12 Eylül Demirel’i yıkmış, ama o yine seçim sandığından çıkmış, önce başbakan, sonra cumhurbaşkanı olmuştu.
Bütün bu süreçlerde Demirel hiç kuşkusuz demokratik mücadele vermişti.
İktidar koltuğuna oturabilmesi elbette bir ‘demokratik hak’kın kullanımıydı.
Ama şimdi bunları yazarken, Demirel’in özellikle 1960’lı yıllardaki anti-komünist siyasetleriyle demokrasiye indirmiş olduğu darbeler de unutulamaz diye bir not düşüyorum.
Burada hep aynı soru aklımı kurcalar.
Demirel altı kere gitti, yedi kere geldi ama demokrasi ne oldu?
Demokrasiye köstek olan temel sorunlar çözüm yoluna girebildi mi Demirel iktidarlarında?
Asker meselesi...
Ekonomide yapısal sorunlar...
Kürt sorunu...
Kıbrıs...Avrupa Birliği yolu...
Bu konularda, özellikle 1990’lı yıllarda Demirel’le çok tartıştık.

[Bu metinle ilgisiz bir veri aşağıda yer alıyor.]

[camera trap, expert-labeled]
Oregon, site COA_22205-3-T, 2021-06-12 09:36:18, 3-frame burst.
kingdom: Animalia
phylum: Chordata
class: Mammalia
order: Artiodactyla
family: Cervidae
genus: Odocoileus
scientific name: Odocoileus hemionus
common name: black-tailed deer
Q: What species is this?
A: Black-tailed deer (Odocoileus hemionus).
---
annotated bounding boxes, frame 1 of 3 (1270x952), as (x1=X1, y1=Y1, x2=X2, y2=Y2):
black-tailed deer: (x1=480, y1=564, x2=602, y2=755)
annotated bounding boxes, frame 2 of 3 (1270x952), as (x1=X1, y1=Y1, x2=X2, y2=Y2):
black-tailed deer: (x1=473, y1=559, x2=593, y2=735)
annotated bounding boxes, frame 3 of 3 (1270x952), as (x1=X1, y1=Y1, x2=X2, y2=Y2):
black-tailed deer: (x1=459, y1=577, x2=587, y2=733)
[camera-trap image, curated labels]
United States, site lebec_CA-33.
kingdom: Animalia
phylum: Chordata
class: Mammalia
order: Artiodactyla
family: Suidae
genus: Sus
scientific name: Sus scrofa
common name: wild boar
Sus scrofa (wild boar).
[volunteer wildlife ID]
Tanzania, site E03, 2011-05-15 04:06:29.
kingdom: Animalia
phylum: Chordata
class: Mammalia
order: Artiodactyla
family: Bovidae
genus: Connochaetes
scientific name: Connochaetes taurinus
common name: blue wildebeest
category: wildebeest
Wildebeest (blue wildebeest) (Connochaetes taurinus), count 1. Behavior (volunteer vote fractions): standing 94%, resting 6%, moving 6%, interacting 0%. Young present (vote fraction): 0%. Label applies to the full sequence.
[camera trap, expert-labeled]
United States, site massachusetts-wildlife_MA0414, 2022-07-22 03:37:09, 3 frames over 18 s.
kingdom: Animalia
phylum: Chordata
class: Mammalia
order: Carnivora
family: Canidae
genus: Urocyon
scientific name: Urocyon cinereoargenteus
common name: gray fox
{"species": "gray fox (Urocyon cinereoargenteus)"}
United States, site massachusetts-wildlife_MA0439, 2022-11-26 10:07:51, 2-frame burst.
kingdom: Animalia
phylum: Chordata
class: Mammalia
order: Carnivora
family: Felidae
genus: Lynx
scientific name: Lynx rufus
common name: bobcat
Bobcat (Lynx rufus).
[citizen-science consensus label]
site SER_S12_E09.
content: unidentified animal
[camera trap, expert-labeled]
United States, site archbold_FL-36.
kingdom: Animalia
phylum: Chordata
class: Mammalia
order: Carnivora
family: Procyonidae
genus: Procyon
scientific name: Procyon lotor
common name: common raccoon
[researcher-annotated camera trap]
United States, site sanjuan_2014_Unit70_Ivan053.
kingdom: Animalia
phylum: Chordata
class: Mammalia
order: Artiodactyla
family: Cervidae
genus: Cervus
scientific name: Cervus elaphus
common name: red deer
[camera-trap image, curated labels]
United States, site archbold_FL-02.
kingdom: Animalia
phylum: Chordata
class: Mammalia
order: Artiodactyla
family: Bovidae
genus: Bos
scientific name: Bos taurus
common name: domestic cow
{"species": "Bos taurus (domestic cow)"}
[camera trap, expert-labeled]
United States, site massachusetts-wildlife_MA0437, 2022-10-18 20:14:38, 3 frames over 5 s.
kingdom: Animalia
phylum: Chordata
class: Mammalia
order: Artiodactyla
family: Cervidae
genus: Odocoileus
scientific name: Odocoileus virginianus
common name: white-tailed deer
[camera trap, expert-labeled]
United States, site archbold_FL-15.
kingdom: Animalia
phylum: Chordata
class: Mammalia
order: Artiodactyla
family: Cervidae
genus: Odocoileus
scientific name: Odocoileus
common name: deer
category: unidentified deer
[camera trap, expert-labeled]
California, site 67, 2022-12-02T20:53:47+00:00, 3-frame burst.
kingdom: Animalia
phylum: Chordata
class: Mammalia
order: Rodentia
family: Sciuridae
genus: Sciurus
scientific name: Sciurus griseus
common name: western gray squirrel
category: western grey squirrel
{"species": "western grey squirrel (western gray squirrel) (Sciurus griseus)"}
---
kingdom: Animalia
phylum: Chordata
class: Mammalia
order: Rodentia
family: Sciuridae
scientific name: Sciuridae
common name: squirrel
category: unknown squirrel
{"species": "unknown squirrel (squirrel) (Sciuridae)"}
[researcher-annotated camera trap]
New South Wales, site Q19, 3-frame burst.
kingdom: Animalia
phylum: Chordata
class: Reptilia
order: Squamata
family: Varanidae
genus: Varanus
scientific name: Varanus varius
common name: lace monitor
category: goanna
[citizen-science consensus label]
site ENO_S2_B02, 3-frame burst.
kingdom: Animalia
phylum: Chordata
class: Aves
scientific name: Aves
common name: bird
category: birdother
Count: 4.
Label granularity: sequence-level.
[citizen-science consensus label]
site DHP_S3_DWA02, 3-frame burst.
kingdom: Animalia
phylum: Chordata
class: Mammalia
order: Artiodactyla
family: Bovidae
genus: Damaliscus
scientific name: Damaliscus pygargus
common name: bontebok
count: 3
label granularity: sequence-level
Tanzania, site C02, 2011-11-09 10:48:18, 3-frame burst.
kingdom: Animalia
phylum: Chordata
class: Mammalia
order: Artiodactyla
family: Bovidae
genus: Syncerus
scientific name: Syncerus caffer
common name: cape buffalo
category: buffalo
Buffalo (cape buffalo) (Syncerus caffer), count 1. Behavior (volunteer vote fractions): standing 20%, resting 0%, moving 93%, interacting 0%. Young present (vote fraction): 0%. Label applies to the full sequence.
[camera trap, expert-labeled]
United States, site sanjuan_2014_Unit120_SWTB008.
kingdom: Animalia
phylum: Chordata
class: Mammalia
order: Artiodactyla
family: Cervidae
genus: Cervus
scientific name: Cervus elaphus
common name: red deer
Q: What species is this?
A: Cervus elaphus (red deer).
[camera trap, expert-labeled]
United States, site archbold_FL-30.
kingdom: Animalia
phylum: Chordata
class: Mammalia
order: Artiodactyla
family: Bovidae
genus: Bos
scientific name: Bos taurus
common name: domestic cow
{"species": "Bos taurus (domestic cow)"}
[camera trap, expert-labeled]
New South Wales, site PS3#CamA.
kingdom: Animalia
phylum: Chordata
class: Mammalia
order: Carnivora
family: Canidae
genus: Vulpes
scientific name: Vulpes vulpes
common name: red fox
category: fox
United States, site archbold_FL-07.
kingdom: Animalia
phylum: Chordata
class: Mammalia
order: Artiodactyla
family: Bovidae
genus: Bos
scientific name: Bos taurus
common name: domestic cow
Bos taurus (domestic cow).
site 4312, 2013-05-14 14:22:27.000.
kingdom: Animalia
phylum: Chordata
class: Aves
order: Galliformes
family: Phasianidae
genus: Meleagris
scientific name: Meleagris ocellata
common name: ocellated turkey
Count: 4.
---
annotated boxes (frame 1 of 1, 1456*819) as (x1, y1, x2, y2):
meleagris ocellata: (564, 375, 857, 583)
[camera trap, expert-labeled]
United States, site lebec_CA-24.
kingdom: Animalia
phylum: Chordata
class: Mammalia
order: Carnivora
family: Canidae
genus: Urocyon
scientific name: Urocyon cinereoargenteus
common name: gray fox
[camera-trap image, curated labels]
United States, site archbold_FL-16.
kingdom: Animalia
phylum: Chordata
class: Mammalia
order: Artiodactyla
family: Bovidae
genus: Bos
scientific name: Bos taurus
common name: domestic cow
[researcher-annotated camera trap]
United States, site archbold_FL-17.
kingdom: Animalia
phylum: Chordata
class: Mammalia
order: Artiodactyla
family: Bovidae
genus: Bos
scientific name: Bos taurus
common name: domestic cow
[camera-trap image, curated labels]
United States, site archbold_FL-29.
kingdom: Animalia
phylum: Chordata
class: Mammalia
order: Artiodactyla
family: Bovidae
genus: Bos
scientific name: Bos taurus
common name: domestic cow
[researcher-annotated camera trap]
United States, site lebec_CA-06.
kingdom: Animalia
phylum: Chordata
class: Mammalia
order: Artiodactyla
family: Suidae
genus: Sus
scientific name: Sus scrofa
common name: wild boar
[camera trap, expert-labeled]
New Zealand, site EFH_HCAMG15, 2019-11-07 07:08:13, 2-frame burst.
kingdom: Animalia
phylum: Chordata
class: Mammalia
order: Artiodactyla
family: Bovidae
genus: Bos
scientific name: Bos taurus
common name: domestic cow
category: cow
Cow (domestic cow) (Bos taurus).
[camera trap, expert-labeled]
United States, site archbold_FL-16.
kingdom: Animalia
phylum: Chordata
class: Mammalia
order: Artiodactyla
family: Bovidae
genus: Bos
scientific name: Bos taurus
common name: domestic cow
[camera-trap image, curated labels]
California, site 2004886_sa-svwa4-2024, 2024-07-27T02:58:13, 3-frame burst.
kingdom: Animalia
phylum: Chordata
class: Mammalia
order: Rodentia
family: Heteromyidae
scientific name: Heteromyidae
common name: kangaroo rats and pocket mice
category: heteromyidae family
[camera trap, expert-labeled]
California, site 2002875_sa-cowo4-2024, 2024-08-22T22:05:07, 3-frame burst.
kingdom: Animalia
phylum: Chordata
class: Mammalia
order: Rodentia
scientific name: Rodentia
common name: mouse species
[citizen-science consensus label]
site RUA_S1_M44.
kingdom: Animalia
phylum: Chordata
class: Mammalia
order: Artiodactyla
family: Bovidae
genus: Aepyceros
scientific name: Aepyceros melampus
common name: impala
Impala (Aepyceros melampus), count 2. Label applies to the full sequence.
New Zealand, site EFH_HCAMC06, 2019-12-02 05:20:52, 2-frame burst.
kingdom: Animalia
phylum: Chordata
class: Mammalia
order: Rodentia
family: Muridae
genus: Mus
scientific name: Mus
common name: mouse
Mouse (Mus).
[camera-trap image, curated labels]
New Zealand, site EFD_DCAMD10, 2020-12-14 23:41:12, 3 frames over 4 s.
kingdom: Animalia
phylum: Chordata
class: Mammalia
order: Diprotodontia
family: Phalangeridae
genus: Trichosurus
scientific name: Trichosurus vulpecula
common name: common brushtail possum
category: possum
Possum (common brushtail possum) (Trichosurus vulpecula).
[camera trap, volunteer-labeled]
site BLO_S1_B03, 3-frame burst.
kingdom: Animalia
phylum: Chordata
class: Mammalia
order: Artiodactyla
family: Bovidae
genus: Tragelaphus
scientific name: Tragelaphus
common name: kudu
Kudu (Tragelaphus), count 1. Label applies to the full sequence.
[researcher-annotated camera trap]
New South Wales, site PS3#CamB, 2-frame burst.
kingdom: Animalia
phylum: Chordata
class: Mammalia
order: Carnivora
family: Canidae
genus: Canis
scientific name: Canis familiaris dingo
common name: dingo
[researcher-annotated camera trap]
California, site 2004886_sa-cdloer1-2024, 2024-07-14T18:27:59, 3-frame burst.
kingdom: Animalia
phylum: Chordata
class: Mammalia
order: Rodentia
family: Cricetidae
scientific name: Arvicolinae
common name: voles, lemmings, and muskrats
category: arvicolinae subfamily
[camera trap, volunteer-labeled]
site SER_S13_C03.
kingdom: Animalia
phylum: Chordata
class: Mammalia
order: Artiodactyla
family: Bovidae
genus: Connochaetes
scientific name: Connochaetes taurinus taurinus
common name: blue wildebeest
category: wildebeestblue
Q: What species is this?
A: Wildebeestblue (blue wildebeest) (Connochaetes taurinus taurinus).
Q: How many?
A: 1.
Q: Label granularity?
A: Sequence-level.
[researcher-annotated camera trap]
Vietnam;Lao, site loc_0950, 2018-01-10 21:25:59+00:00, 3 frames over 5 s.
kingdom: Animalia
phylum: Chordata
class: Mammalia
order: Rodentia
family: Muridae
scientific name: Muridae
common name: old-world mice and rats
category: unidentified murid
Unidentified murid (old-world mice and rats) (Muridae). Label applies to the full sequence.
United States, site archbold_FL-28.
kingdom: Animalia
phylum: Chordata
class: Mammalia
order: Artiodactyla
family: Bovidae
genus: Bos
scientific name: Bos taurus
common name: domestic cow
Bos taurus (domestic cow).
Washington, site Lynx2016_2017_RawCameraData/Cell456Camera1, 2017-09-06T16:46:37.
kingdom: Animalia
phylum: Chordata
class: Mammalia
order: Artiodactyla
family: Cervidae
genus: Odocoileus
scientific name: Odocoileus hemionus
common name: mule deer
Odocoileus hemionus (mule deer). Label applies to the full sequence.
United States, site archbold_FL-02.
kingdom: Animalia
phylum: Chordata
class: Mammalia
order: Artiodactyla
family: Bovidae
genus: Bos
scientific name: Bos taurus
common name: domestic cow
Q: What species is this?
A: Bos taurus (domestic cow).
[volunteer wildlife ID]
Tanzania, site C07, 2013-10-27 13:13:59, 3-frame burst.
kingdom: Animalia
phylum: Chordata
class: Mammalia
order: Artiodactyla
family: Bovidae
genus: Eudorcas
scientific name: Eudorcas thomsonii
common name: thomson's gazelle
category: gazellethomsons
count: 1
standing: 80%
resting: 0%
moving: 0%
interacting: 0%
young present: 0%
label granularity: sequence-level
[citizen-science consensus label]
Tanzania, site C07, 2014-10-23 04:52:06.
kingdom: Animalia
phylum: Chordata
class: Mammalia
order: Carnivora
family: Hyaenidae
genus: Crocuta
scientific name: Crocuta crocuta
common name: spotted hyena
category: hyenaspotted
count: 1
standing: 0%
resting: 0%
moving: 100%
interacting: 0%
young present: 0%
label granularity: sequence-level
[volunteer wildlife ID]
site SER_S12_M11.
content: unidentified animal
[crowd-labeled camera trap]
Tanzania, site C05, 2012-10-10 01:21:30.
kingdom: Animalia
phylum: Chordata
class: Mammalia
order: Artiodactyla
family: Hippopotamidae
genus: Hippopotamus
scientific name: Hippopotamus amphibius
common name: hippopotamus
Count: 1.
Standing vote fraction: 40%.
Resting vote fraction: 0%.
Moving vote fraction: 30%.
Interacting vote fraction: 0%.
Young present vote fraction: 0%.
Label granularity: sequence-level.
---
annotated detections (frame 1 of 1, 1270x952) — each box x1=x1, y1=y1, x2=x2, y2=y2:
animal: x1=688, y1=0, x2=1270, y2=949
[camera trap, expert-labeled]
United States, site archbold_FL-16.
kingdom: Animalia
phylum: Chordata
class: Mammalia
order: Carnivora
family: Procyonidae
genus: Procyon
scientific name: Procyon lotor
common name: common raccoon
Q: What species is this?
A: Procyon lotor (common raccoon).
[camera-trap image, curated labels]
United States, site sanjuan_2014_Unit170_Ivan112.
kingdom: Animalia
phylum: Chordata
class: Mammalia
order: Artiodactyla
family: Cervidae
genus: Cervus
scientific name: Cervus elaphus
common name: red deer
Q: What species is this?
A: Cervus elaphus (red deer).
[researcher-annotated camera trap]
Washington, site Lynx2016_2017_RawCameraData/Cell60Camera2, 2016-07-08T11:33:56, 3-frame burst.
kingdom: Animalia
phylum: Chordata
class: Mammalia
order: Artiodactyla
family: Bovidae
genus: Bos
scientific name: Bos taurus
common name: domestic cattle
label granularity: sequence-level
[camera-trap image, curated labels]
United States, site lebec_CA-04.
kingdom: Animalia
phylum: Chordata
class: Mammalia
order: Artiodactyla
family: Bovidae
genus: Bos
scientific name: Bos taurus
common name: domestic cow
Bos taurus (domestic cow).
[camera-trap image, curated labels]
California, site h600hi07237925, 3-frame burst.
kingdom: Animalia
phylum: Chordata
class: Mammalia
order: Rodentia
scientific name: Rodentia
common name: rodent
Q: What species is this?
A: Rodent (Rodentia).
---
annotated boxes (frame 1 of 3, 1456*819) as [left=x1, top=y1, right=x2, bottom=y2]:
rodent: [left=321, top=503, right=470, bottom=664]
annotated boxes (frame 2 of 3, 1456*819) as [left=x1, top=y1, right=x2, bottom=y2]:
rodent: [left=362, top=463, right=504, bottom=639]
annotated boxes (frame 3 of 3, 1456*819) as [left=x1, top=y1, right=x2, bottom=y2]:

Hem sözlü, hem yazılı olarak kendisini eleştirdim.
Bir Amerikan büyükelçisinin, “Özal iktidarı bir şey yapmak için, Demirel ise kendisi için ister” sözünü aktarınca, bana çok kızmış, kısa süreliğine ilişkileri dondurmuştu.
İfade özgürlüğü ve gazetecilerin hapse atılmaları konusunda da sert tartışmalar yaşamıştık.
Sanıyorum 1994’tü.
Ama onlar gazeteci değil terörist...” demişti bir seferinde. Çok sert bir yazı yazmıştım. Bana yine bir süreliğine görüşmeme cezası kesmişti.
Bu ‘ceza’lar çok seyrek ve çok kısa süreli olurdu.
Şu sözü kulağımdadır:
“Siyaset yapan, basınla, gazeteciyle kavga etmez.”
Hiç kuşkusuz Demirel’in bu noktaya gelmesi zaman almıştı.
Yoksa Demirel’in de basınla ilişkiler konusunda bir melek olmadığını hatırlatmak pek öyle haksızlık olmaz sanıyorum.
Demirel’le oturup, birer buzlu viski içilebilirdi. Fıkralar anlatır bizi güldürürdü. Oturup yüzüne karşı kendisini eleştirebilirdik.

Eti çürütmeyi severdi

12 Mart, 12 Eylül Demirel’i yıkmış, ama o yine sandıktan çıkmıştı. Altı kere gitti, yedi kere geldi ama demokrasi ne oldu?

Şeytani bir zekâsı vardı.
Suyun yüzünde kalmak için zekâsını ve aklını bazen acımasızca kullanırdı.
Kendi istediği oluncaya kadar, kendi deyişiyle eti çürütmeyi severdi.
Özellikle siyaset meydanının karıştığı zamanlarda, örneğin karmaşık hükümet ve koalisyon çalkantılarında, “Nelerin olacağını görmek için önce nelerin olamayacağını hele bir görelim” derdi.
Bazen sabır taşı olurdu.
Kendi çatlamaz, karşısındakini çatlatırdı.
“Demokraside çare tükenmez!” sözünü de, “Yollar yürümekle aşınmaz!” sözünü de hiç unutmayacağız bu açılardan...
Siyaseten “Kendi yalanına inanmayan siyasetçi olamaz!” diyebilecek kadar pragmatik ve esnekti.
Bu esnekliğin bazen oportünizme vardığı olurdu.
Ekonomide ‘pazar ekonomisi’nden yanaydı. Ama bu konuda Özal kadar cesur olamadı.
Türkiye’nin askerle sorununu bilirdi.
Ama bu konuda, muhalefet yıllarındayken kapalı kapılar arkasında söylediklerini, iktidara geldiğinde genellikle unutmuştu.
Kürt sorununun askerin tekelinde kalmasına, bunun eksilerini bilmesine rağmen rıza gösterdi.
Yine kapalı kapılar arkasında, Kıbrıs’la ilgili olarak askerden yakınmasına rağmen, bu durumun Türkiye’ye AB kapısını kapalı tutacağını bilmesine rağmen fazla ses etmedi.
Sadece 1999 yılında, Ecevit’in başbakanlığı döneminde, AB ile ilgili kritik Helsinki Zirvesi sırasında olumlu rol oynamıştı perde arkasında...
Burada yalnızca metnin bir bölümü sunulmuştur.